Protein complexes. A 2006 study purified 4,339 proteins from cultures of strain K-12 and found interacting partners for 2,667 proteins, many of which had unknown functions at the time.[71] A 2009 study found 5,993 interactions between proteins of the same E. coli strain, though these data showed little overlap with those of the 2006 publication.[72]
Binary interactions. Rajagopala et al. (2014) have carried out systematic yeast two-hybrid screens with most E. coli proteins, and found a total of 2,234 protein-protein interactions.[73] This study also integrated genetic interactions and protein structures and mapped 458 interactions within 227 protein complexes.
Uses in biological computing
Since 1961, scientists proposed the idea of genetic circuits used for computational tasks. Collaboration between biologists and computing scientists has allowed designing digital logic gates on the metabolism of E. coli. As Lac operon is a two-stage process, genetic regulation in the bacteria is used to realize computing functions. The process is controlled at the transcription stage of DNA into messenger RNA.[130]
Studies are being performed attempting to program E. coli to solve complicated mathematics problems, such as the Hamiltonian path problem.[131]
A computer to control protein production of E. coli within yeast cells has been developed.[132] A method has also been developed to use bacteria to behave as an LCD screen.[133][134]

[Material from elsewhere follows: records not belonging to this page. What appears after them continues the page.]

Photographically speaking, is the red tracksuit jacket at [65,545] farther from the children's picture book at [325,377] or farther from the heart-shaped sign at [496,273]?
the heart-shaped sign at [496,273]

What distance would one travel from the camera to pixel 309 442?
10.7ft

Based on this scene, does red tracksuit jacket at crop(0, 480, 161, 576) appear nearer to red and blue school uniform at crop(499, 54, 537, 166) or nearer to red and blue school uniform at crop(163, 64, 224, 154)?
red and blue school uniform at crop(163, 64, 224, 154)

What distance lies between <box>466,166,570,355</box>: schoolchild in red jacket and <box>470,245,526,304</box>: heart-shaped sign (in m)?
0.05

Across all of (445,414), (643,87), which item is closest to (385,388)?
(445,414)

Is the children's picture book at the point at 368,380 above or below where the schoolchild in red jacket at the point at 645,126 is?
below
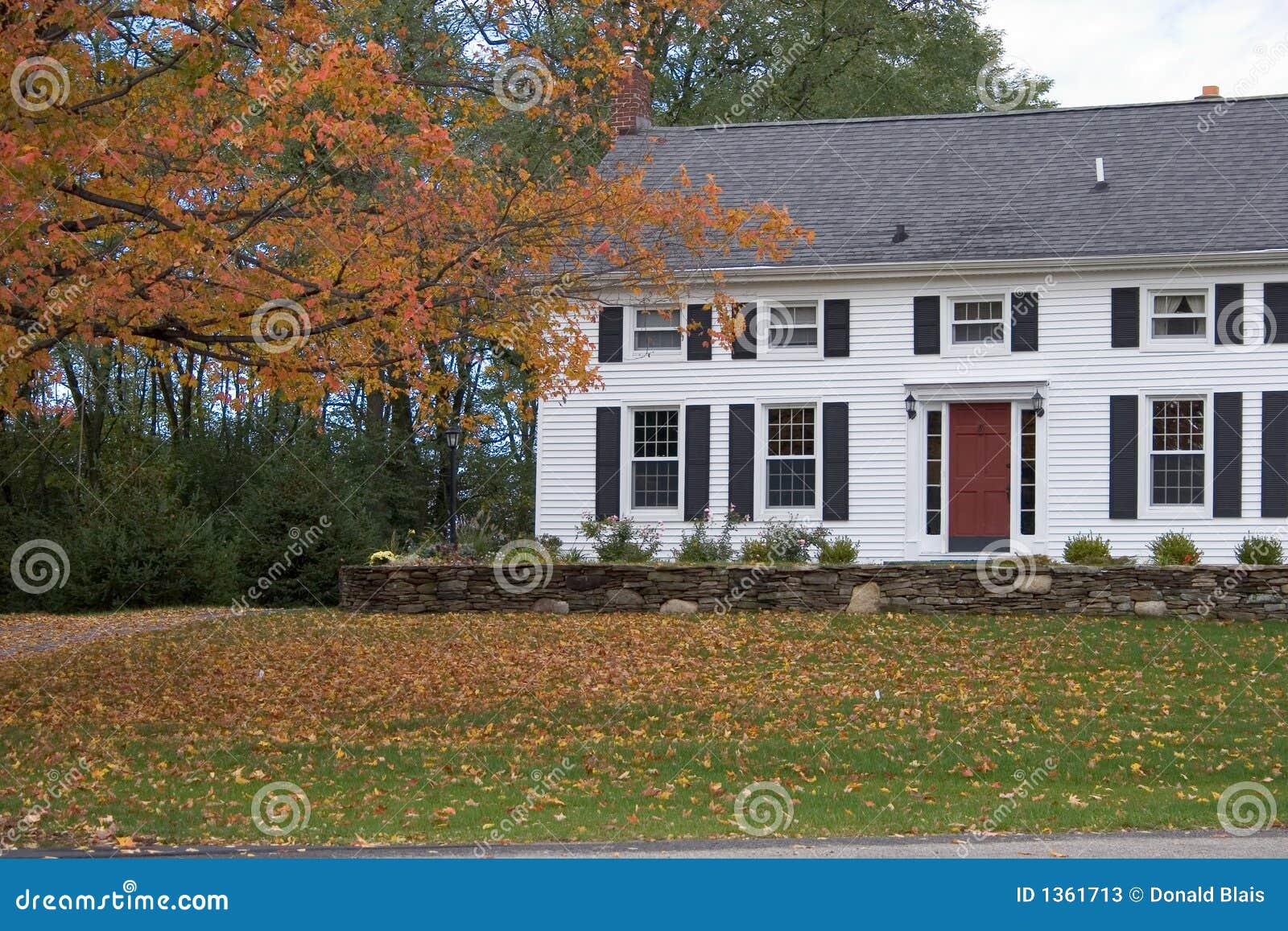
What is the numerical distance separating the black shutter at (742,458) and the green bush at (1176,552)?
6.05 meters

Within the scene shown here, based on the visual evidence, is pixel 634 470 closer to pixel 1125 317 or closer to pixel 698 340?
pixel 698 340

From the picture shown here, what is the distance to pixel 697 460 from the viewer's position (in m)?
23.5

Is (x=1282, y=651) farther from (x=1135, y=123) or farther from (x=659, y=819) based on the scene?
(x=1135, y=123)

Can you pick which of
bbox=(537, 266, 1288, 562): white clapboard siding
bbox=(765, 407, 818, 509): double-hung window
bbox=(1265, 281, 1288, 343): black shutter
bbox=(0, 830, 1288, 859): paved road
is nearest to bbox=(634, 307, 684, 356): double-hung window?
bbox=(537, 266, 1288, 562): white clapboard siding

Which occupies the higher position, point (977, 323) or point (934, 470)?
point (977, 323)

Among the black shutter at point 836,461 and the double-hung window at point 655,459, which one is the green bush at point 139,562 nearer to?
the double-hung window at point 655,459

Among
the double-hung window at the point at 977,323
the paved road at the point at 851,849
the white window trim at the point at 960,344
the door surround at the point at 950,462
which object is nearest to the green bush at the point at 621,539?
the door surround at the point at 950,462

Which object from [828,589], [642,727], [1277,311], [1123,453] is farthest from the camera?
[1123,453]

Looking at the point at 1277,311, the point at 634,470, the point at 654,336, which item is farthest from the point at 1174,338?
the point at 634,470

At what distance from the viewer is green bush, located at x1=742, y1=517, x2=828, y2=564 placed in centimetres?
2150

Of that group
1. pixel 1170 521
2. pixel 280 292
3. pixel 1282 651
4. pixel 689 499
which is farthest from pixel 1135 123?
pixel 280 292

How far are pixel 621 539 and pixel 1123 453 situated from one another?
7585mm

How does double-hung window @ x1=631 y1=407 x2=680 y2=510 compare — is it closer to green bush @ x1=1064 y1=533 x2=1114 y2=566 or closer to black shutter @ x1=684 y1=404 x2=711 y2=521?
black shutter @ x1=684 y1=404 x2=711 y2=521

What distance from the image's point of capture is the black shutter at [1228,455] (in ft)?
70.2
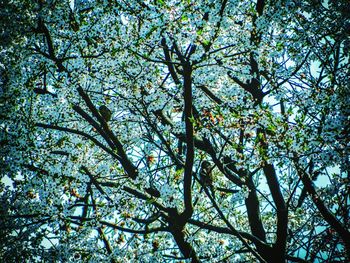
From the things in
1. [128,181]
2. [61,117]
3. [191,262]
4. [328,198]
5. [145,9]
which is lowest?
[191,262]

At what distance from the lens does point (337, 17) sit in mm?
4469

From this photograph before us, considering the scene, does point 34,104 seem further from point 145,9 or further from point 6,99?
point 145,9

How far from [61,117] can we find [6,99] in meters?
1.54

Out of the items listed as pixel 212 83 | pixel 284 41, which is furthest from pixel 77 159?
pixel 284 41

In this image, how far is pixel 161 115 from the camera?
6758mm

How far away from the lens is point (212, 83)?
7.15 meters

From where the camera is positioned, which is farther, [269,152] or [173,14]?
[173,14]

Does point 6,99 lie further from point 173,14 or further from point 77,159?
point 173,14

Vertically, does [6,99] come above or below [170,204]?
above

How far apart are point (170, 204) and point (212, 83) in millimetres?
3458

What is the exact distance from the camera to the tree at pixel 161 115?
179 inches

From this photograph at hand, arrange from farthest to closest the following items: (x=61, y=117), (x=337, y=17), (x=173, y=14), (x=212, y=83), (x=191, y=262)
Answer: (x=212, y=83) < (x=61, y=117) < (x=191, y=262) < (x=173, y=14) < (x=337, y=17)

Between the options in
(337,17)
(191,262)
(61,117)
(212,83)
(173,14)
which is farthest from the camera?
(212,83)

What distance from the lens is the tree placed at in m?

In July 2017, separate experiments with E. coli published on Nature showed the potential of using living cells for computing tasks and storing information.[135] A team formed with collaborators of the Biodesign Institute at Arizona State University and Harvard's Wyss Institute for Biologically Inspired Engineering developed a biological computer inside E. coli that responded to a dozen inputs. The team called the computer "ribocomputer", as it was composed of ribonucleic acid.[136][137] Meanwhile, Harvard researchers probed that is possible to store information in bacteria after successfully archiving images and movies in the DNA of living E. coli cells.[138][139] In 2021, a team led by biophysicist Sangram Bagh realized a study with E. coli to solve 2 × 2 maze problems to probe the principle for distributed computing among cells.[140][141]
History
In 1885, the German-Austrian pediatrician Theodor Escherich discovered this organism in the feces of healthy individuals. He called it Bacterium coli commune because it is found in the colon. Early classifications of prokaryotes placed these in a handful of genera based on their shape and motility (at that time Ernst Haeckel's classification of bacteria in the kingdom Monera was in place).[100][142][143]
Bacterium coli was the type species of the now invalid genus Bacterium when it was revealed that the former type species ("Bacterium triloculare") was missing.[144] Following a revision of Bacterium, it was reclassified as Bacillus coli by Migula in 1895[145] and later reclassified in the newly created genus Escherichia, named after its original discoverer, by Aldo Castellani and Albert John Chalmers.[146]
In 1996, an outbreak of E. coli food poisoning occurred in Wishaw, Scotland, killing 21 people.[147][148] This death toll was exceeded in 2011, when the 2011 Germany E. coli O104:H4 outbreak, linked to organic fenugreek sprouts, killed 53 people.